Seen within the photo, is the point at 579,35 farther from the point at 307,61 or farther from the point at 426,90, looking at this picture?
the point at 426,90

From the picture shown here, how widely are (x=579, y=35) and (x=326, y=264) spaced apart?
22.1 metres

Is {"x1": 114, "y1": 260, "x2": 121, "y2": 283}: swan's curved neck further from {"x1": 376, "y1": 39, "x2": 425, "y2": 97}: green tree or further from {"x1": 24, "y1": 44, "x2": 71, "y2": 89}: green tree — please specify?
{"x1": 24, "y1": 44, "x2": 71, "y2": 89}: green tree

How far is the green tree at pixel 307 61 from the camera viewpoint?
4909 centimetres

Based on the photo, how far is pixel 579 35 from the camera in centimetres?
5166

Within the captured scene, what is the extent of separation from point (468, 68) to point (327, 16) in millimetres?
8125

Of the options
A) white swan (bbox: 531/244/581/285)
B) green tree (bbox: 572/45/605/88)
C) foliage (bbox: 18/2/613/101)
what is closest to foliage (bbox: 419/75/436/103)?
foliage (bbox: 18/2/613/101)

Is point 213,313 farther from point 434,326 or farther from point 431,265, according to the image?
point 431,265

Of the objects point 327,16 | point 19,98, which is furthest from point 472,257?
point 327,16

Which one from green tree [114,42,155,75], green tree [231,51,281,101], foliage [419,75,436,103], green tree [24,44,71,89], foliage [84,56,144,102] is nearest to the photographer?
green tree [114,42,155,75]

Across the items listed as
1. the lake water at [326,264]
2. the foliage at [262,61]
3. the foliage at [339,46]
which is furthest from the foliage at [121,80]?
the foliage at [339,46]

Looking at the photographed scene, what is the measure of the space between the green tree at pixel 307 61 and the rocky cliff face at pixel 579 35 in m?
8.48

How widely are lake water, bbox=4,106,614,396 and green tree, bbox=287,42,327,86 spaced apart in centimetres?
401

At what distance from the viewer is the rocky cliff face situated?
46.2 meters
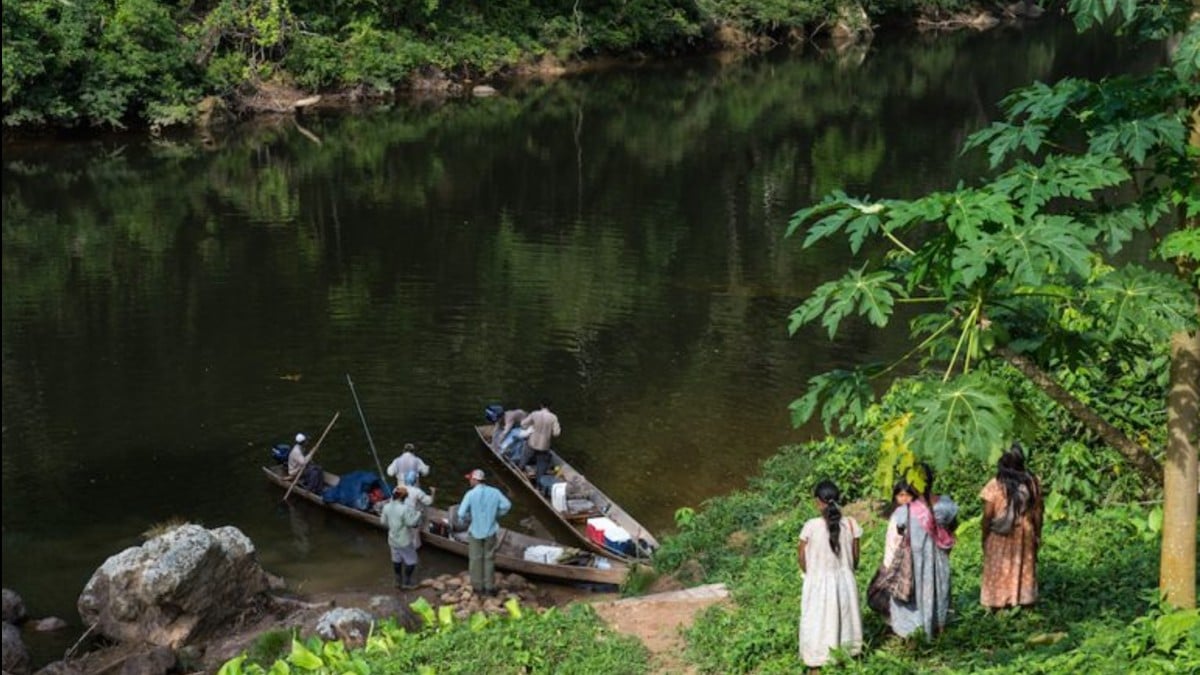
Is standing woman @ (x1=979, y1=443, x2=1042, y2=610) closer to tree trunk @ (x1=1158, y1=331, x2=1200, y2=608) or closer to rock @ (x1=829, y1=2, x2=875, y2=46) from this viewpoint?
tree trunk @ (x1=1158, y1=331, x2=1200, y2=608)

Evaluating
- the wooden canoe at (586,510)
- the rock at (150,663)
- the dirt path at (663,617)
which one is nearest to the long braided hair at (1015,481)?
the dirt path at (663,617)

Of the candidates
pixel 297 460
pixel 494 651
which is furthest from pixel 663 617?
pixel 297 460

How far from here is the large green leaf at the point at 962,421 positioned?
20.6 feet

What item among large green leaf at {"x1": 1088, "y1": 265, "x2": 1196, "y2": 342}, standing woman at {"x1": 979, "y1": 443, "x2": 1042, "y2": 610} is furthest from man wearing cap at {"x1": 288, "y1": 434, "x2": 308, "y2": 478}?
large green leaf at {"x1": 1088, "y1": 265, "x2": 1196, "y2": 342}

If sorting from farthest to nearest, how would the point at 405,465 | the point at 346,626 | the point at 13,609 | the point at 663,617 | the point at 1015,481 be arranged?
1. the point at 405,465
2. the point at 13,609
3. the point at 346,626
4. the point at 663,617
5. the point at 1015,481

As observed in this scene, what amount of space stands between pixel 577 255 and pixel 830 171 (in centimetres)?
1169

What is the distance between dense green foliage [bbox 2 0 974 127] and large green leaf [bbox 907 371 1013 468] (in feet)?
128

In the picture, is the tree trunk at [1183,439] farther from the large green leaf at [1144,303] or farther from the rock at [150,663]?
the rock at [150,663]

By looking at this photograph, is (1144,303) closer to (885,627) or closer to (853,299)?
(853,299)

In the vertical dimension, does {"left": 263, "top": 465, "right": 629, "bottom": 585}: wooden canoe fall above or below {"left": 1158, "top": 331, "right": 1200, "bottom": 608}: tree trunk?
below

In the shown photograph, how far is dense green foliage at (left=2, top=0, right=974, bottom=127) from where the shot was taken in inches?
1649

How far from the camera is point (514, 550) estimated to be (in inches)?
626

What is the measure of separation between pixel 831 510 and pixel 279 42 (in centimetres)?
4300

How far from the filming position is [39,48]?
41156 millimetres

## Task to carry out
Reproduce all of the records above word for word, leaving out the pictures.

## Answer to this problem
Seen within the photo, is the point at 579,35 farther from the point at 307,61 or farther from the point at 426,90, looking at this picture?
the point at 426,90

From the picture shown here, how widely are (x=579, y=35) and (x=326, y=264) spaced apart?
22.1 metres

Is {"x1": 114, "y1": 260, "x2": 121, "y2": 283}: swan's curved neck further from {"x1": 376, "y1": 39, "x2": 425, "y2": 97}: green tree or further from {"x1": 24, "y1": 44, "x2": 71, "y2": 89}: green tree — please specify?
{"x1": 24, "y1": 44, "x2": 71, "y2": 89}: green tree

How far is the green tree at pixel 307 61 from the camera viewpoint?
4909 centimetres

Based on the photo, how far is pixel 579 35 from the camera in centimetres?
5166

Within the captured scene, what is the extent of separation from point (468, 68) to point (327, 16) in millimetres?
8125

Of the options
A) white swan (bbox: 531/244/581/285)
B) green tree (bbox: 572/45/605/88)
C) foliage (bbox: 18/2/613/101)
what is closest to foliage (bbox: 419/75/436/103)?
foliage (bbox: 18/2/613/101)

Is point 213,313 farther from point 434,326 or farther from point 431,265, according to the image?
point 431,265

Of the objects point 327,16 | point 19,98, which is furthest from point 472,257?
point 327,16

Which one from green tree [114,42,155,75], green tree [231,51,281,101], foliage [419,75,436,103], green tree [24,44,71,89], foliage [84,56,144,102] is nearest to the photographer?
green tree [114,42,155,75]

Across the items listed as
1. the lake water at [326,264]
2. the foliage at [262,61]
3. the foliage at [339,46]
which is furthest from the foliage at [121,80]?
the foliage at [339,46]

Looking at the photographed scene, what is the measure of the space between the green tree at pixel 307 61 and the rocky cliff face at pixel 579 35 in m?
8.48

How widely are lake water, bbox=4,106,614,396 and green tree, bbox=287,42,327,86 spaced apart in centimetres?
401

At what distance from the viewer is the rocky cliff face situated?
46.2 meters
Is standing woman @ (x1=979, y1=443, x2=1042, y2=610) closer to tree trunk @ (x1=1158, y1=331, x2=1200, y2=608) or closer to rock @ (x1=829, y1=2, x2=875, y2=46) from this viewpoint?
tree trunk @ (x1=1158, y1=331, x2=1200, y2=608)

Evaluating
- the wooden canoe at (586,510)
- the rock at (150,663)
- the dirt path at (663,617)
which one is nearest to the long braided hair at (1015,481)?
the dirt path at (663,617)

Of the candidates
pixel 297 460
pixel 494 651
which is furthest from pixel 663 617?
pixel 297 460

How far from here is the large green leaf at the point at 962,421 positioned?
20.6 feet

What item among large green leaf at {"x1": 1088, "y1": 265, "x2": 1196, "y2": 342}, standing woman at {"x1": 979, "y1": 443, "x2": 1042, "y2": 610} is furthest from man wearing cap at {"x1": 288, "y1": 434, "x2": 308, "y2": 478}?
large green leaf at {"x1": 1088, "y1": 265, "x2": 1196, "y2": 342}

If sorting from farthest to nearest, how would the point at 405,465 | the point at 346,626 | the point at 13,609 | the point at 663,617 | the point at 1015,481 be arranged?
1. the point at 405,465
2. the point at 13,609
3. the point at 346,626
4. the point at 663,617
5. the point at 1015,481

As observed in this scene, what amount of space stands between pixel 577 255 and pixel 830 171 (in centimetres)?
1169

What is the distance between dense green foliage [bbox 2 0 974 127] and large green leaf [bbox 907 371 1013 468] (in feet)?
128

In the picture, is the tree trunk at [1183,439] farther from the large green leaf at [1144,303] or farther from the rock at [150,663]?
the rock at [150,663]

By looking at this photograph, is (1144,303) closer to (885,627) or closer to (853,299)?
(853,299)

In the vertical dimension, does {"left": 263, "top": 465, "right": 629, "bottom": 585}: wooden canoe fall above or below {"left": 1158, "top": 331, "right": 1200, "bottom": 608}: tree trunk?
below

In the shown photograph, how far is dense green foliage at (left=2, top=0, right=974, bottom=127) from where the shot was taken in inches?
1649

How far from the camera is point (514, 550) estimated to be (in inches)?
626

What is the measure of separation between pixel 831 510 and pixel 279 42 (in centimetres)?
4300

How far from the filming position is [39,48]?
41156 millimetres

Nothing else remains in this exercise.